## Spatial reasoning records:

--

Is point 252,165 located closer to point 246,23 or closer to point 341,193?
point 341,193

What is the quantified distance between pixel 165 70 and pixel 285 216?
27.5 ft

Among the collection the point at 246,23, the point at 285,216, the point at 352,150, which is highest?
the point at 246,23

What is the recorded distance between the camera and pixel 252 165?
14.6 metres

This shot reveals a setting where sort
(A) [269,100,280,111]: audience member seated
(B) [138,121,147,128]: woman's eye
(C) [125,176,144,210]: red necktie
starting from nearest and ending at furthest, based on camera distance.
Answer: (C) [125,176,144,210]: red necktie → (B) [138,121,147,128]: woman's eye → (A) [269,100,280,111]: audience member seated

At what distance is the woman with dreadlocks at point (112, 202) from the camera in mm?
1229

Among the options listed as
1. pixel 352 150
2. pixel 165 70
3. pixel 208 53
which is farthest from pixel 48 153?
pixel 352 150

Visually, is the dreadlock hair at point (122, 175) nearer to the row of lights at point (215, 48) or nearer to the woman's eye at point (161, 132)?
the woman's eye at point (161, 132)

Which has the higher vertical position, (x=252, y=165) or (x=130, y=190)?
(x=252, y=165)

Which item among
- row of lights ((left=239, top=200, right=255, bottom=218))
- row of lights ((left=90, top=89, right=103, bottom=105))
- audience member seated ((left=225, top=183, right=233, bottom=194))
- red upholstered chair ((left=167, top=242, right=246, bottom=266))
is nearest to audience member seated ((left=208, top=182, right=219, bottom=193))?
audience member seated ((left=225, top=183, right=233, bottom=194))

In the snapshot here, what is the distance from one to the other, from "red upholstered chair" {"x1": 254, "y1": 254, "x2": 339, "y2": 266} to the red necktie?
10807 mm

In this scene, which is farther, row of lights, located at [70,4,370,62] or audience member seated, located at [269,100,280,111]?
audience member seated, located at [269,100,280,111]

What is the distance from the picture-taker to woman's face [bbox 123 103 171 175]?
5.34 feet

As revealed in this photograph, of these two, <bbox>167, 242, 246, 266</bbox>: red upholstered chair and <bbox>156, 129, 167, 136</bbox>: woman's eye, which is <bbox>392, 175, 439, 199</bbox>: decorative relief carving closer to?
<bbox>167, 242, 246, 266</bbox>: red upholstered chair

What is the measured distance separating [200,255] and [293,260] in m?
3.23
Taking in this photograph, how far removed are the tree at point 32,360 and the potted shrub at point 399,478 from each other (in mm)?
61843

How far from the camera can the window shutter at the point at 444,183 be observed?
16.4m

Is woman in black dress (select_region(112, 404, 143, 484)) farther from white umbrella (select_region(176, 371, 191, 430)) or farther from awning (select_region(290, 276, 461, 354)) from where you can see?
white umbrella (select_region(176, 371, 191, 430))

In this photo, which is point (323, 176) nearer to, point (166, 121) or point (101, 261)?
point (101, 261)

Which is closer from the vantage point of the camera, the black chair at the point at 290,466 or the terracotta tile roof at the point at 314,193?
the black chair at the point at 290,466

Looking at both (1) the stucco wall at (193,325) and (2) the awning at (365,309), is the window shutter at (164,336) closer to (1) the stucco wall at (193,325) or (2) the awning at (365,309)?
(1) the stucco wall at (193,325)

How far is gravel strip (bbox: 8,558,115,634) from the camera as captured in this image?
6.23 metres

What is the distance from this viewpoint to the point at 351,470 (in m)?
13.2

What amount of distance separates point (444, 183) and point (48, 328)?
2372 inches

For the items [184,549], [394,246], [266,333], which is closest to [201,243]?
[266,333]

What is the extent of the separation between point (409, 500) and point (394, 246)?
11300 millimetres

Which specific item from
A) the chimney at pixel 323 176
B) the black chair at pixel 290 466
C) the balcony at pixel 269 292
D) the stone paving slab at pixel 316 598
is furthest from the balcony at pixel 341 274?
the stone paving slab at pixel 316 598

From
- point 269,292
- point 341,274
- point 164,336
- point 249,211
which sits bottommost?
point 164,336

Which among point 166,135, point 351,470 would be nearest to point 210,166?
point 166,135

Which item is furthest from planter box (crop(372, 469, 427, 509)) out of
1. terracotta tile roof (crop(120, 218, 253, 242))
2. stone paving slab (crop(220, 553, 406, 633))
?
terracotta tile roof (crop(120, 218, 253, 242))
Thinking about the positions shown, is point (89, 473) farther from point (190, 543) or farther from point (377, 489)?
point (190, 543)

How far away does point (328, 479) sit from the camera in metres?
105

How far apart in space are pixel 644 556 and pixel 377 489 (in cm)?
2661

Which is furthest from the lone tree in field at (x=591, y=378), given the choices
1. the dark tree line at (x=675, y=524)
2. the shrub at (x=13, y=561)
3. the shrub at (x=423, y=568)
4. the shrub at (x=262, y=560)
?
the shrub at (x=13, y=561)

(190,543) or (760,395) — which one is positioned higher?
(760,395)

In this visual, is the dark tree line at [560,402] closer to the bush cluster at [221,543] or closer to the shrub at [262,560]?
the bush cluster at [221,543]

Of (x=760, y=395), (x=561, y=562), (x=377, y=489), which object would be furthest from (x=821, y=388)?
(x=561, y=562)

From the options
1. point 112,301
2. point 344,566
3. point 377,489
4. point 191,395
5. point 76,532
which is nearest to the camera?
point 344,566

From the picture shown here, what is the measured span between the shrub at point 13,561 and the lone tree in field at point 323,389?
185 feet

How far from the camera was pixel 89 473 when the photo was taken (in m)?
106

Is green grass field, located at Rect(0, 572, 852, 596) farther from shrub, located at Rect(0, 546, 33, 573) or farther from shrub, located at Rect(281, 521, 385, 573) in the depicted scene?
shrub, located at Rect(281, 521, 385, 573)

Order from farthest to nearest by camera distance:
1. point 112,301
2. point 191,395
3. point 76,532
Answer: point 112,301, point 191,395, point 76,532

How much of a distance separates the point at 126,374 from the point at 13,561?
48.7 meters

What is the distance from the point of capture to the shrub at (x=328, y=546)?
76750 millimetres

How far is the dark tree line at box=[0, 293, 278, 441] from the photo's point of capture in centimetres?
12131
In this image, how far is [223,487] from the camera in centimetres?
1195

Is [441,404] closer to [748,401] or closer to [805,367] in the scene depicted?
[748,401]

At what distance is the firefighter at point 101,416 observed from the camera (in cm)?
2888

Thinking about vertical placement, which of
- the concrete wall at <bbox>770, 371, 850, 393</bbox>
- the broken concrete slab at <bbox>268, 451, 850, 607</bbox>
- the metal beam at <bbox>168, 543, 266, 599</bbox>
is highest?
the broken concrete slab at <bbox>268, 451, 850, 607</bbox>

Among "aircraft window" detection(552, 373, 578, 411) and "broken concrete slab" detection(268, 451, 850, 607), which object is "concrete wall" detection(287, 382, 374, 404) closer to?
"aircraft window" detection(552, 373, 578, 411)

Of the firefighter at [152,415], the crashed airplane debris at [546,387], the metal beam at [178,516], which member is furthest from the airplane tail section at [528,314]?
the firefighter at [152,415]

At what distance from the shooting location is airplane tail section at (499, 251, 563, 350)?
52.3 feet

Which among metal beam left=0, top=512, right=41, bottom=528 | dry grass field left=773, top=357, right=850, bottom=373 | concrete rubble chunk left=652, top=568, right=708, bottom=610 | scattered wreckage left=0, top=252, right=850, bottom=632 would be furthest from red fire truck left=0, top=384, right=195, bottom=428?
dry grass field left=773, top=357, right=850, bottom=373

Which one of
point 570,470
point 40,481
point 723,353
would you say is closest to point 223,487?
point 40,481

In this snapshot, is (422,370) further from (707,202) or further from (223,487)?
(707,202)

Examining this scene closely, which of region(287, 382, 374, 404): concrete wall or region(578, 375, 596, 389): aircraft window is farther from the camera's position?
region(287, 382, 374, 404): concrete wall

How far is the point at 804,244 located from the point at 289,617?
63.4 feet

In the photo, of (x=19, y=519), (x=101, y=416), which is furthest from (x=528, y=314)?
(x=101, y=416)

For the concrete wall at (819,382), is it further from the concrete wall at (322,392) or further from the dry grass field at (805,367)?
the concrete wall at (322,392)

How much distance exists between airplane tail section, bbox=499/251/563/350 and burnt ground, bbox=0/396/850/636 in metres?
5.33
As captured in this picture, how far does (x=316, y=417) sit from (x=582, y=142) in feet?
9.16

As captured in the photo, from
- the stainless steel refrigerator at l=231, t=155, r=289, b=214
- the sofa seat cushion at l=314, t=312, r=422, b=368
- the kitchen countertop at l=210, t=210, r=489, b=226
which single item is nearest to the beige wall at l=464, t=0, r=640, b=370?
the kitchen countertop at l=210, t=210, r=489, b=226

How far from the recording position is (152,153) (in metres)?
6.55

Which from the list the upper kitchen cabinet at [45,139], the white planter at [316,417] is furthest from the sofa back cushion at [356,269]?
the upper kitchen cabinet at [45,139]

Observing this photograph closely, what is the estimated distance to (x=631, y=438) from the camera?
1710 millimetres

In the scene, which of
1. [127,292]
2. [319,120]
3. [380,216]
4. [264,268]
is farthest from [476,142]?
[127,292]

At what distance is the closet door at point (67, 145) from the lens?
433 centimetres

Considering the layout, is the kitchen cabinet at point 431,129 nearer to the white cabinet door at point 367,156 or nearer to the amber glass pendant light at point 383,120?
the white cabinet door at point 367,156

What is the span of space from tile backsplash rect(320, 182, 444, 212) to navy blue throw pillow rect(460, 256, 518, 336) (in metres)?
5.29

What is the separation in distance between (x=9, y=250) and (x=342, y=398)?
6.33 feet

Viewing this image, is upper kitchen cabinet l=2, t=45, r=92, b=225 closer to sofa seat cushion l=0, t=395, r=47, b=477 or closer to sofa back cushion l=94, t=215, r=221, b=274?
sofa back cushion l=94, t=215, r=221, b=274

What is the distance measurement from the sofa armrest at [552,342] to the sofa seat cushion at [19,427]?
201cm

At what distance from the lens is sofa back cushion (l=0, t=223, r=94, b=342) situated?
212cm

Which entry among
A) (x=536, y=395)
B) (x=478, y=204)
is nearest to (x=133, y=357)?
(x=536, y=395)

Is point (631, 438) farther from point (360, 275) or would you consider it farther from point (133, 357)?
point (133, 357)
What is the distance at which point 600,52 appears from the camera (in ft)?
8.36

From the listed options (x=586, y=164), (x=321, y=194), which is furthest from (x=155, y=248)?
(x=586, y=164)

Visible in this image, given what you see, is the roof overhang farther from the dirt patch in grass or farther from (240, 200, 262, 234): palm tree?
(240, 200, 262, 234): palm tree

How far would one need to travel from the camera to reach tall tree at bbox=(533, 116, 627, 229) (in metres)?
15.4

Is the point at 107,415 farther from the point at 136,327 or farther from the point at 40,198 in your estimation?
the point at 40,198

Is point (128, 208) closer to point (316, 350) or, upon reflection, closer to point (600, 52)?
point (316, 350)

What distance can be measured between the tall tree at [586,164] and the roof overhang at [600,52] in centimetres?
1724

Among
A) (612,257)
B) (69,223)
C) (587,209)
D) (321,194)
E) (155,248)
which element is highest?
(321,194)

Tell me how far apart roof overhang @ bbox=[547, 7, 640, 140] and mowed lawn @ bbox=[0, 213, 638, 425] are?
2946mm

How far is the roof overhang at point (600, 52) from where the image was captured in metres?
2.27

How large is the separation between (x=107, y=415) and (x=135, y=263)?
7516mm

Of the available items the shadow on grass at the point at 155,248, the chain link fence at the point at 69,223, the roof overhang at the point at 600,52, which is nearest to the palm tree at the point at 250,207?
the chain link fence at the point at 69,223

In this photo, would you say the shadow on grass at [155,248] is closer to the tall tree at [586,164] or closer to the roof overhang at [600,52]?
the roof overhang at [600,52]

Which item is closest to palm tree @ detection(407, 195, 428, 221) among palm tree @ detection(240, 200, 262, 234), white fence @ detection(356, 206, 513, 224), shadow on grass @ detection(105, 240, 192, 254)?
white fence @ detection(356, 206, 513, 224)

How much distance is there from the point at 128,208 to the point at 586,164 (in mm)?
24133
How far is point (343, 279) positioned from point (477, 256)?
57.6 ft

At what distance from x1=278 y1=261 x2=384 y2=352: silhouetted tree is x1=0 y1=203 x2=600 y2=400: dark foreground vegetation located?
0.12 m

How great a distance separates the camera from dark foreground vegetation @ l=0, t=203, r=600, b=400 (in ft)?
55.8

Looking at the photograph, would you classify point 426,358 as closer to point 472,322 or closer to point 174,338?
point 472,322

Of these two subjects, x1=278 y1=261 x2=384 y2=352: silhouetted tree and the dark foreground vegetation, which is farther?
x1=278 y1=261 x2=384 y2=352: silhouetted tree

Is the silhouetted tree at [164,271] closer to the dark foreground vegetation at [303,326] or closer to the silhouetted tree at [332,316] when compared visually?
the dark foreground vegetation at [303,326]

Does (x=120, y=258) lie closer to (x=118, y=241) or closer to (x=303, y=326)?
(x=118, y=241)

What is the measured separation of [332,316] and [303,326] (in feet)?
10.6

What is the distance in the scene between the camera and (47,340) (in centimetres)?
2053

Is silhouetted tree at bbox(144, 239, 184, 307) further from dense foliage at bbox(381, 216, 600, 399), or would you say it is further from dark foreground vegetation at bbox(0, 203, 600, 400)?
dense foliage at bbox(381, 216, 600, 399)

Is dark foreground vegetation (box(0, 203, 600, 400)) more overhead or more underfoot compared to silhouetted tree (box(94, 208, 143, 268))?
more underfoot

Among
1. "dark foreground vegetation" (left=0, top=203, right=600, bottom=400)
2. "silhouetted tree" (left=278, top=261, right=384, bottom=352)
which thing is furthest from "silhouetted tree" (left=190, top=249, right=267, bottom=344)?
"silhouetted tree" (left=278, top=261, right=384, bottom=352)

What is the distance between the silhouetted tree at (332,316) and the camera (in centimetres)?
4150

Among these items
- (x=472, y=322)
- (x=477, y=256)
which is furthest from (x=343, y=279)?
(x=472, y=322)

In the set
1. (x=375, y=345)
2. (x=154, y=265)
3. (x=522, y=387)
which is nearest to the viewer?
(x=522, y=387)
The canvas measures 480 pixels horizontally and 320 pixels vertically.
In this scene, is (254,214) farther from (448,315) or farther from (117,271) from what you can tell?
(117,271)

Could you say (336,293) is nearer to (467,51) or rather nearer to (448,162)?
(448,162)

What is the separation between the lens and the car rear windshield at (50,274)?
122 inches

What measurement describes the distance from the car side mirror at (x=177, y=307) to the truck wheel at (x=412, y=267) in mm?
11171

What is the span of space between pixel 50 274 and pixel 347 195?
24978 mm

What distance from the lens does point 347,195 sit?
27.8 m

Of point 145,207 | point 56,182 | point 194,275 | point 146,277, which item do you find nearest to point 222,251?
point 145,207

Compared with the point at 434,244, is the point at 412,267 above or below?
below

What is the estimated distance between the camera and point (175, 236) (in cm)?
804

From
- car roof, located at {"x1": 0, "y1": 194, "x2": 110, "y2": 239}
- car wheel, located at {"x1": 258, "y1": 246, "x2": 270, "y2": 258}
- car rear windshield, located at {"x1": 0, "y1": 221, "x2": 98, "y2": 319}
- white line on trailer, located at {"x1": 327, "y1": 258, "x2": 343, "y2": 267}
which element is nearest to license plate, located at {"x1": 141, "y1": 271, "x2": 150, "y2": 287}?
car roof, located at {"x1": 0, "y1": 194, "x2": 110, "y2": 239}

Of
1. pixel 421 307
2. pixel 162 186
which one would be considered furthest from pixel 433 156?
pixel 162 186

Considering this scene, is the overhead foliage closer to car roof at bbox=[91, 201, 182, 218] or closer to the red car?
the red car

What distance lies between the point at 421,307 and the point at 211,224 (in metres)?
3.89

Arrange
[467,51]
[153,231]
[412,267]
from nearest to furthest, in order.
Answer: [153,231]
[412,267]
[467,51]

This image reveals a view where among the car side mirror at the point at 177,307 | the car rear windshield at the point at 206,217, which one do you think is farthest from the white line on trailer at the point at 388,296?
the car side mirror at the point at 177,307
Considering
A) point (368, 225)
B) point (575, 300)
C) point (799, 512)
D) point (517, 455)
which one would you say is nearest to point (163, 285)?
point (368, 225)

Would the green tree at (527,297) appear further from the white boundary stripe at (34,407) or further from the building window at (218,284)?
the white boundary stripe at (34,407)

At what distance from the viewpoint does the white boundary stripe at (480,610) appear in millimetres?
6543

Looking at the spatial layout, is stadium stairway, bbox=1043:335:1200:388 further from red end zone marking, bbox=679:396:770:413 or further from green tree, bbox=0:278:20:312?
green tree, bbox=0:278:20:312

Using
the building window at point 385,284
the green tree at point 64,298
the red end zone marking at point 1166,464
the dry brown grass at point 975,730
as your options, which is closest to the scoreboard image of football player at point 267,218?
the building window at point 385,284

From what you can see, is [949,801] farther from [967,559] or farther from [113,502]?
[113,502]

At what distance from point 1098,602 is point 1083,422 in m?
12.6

--

## EXERCISE DIRECTIONS:
Can you reproduce word for word everything from the start of the records above down to the line containing "14.6 metres", including that line?

## EXERCISE RESULT:
Is point 252,165 located closer to point 246,23 or closer to point 341,193?
point 341,193

What is the quantified distance between pixel 165 70 and pixel 285 216?
27.5 ft

Among the collection the point at 246,23, the point at 285,216, the point at 352,150, which is highest?
the point at 246,23

What is the recorded distance between the camera and pixel 252 165?
14.6 metres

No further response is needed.